> Record forniti:
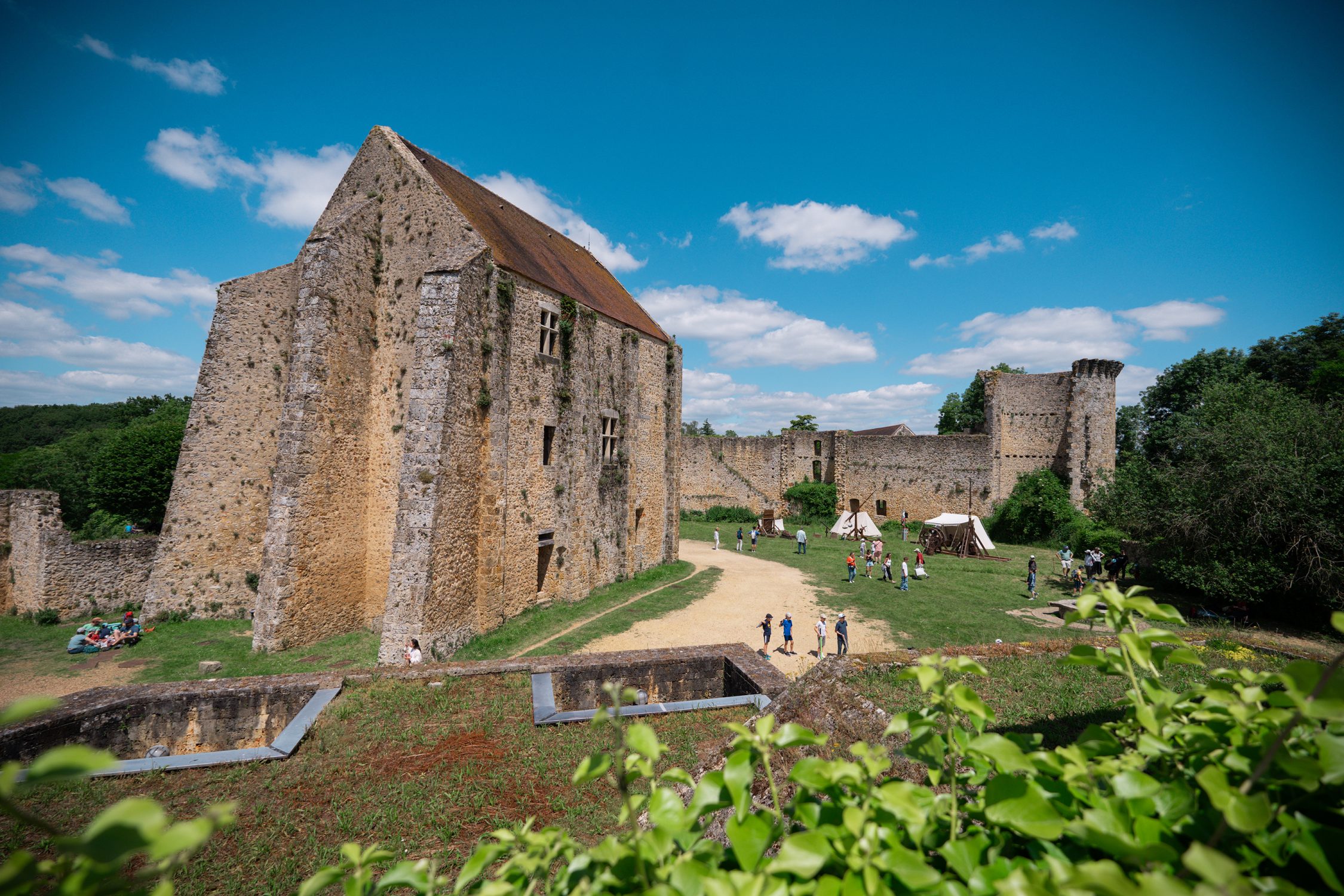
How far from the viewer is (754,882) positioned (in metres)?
1.17

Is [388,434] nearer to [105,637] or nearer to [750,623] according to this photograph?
[105,637]

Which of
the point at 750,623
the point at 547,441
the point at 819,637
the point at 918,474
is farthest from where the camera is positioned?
the point at 918,474

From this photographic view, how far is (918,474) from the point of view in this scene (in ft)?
97.7

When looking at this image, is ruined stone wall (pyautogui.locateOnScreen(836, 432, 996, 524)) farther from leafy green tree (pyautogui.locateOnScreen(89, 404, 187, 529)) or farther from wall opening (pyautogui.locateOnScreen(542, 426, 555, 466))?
leafy green tree (pyautogui.locateOnScreen(89, 404, 187, 529))

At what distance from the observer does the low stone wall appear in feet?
20.6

> Scopo del compito: Estrai parola per parola le righe di tutti i record qui sopra, senza cambiare nulla. Lascia fuori dalla risposta le immagini.

> Risposta completa:
How far from the viewer is (754,882) positioned (in metres)?
1.17

Is [388,434] nearer to [105,637] or nearer to [750,623] according to this photograph?
[105,637]

Which of
the point at 750,623
the point at 547,441
the point at 819,637
the point at 918,474
is farthest from where the camera is positioned?
the point at 918,474

From this photographic view, how far is (918,474) from the point of view in this scene (in ft)?
97.7

When looking at this image, is ruined stone wall (pyautogui.locateOnScreen(836, 432, 996, 524)) farther from leafy green tree (pyautogui.locateOnScreen(89, 404, 187, 529)) or farther from wall opening (pyautogui.locateOnScreen(542, 426, 555, 466))?
leafy green tree (pyautogui.locateOnScreen(89, 404, 187, 529))

At what distance from the observer does the low stone wall appear in feet?
20.6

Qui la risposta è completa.